═════ Text segment ═════
If item (1) fails, then there must be some choice of 
$\xi _1,\dots , \xi _{4r} \in \mathbf {Z}^D$, 
$|\xi _i| \leqslant D^{C_2}$ for which the preceding statement holds. The number of choices for this tuple is at most 
$\big ((3D^{C_2})^{D} \big )^{4r} < N$. The result follows by another application of the union bound.
(2) The proof is easier to read if we set 
$c := \frac {1}{10}$ throughout (also a similar claim with any 
$c> 0$ would suffice for our purposes). It is enough to show that
$$ \begin{align} \mu_{\mathbf{T}^D} \{ \alpha : \# \{ n \leqslant X : \Vert \alpha n \Vert_{\mathbf{T}^D} \leqslant X^{-1/D}\} \geqslant X^{1-c} \} \leqslant X^{-c^2 D/2}. \end{align} $$Then one may take a union bound over all 
$\alpha = \theta d$, 
$d = 1,\dots , N$, noting that 
$N X^{-c^2 D} < N^{-1}$ with our assumptions on D and r (recall that 
$X = N^{1/r}$). To prove equation (7.1), we employ an inductive approach based on the following claim.
═════
## What the task asks
In the proof excerpt above, edit the stretch from "If item (1)" through "the union bound." so that "tuple" reads "sequence" instead.
═════ Recorded data ═════
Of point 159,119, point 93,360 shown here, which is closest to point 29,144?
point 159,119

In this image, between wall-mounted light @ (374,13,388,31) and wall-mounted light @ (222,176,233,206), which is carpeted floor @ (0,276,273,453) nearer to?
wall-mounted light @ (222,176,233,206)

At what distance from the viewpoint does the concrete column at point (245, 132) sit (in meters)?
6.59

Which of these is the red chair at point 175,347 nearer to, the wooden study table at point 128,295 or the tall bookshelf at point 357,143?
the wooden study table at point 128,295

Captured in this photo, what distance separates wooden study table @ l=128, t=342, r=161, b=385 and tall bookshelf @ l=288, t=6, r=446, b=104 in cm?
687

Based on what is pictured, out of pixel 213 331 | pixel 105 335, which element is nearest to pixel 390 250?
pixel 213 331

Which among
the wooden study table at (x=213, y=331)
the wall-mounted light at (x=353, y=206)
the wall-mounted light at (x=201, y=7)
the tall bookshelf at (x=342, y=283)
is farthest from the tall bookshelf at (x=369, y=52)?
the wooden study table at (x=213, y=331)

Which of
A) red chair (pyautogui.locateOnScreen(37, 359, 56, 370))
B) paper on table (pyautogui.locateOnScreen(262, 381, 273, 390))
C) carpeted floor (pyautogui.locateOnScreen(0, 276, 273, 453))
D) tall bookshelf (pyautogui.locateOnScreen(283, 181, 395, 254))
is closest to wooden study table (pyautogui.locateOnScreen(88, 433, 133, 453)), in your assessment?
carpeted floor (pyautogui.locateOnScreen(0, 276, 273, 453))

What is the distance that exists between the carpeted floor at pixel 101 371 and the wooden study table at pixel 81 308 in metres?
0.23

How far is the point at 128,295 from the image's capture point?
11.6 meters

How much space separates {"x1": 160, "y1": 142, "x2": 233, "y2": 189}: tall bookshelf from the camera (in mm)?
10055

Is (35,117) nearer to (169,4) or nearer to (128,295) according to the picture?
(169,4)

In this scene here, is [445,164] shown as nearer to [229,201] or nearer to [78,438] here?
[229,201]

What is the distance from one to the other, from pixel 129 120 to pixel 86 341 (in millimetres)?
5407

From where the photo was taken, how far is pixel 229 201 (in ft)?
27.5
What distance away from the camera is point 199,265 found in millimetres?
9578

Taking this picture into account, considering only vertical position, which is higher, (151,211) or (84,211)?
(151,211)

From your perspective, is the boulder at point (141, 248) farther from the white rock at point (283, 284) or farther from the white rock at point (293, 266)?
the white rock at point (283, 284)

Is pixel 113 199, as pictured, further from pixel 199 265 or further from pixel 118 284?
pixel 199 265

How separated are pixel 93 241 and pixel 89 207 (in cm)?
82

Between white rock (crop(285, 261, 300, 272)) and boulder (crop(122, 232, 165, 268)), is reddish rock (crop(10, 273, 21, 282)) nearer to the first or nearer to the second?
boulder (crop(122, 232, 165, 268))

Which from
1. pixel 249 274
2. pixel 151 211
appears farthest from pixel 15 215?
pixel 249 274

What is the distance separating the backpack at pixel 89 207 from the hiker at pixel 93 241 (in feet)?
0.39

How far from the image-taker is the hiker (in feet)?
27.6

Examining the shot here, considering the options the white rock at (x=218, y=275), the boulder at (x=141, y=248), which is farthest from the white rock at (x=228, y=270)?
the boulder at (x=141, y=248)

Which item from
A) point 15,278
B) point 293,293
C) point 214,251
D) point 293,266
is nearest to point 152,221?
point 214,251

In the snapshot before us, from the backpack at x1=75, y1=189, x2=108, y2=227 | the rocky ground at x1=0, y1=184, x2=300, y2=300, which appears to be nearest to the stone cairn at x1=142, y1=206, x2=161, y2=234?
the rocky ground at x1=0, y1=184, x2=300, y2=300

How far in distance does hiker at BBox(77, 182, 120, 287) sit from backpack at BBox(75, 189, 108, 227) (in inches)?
═════
## Correct result
If item (1) fails, then there must be some choice of 
$\xi _1,\dots , \xi _{4r} \in \mathbf {Z}^D$, 
$|\xi _i| \leqslant D^{C_2}$ for which the preceding statement holds. The number of choices for this sequence is at most 
$\big ((3D^{C_2})^{D} \big )^{4r} < N$. The result follows by another application of the union bound.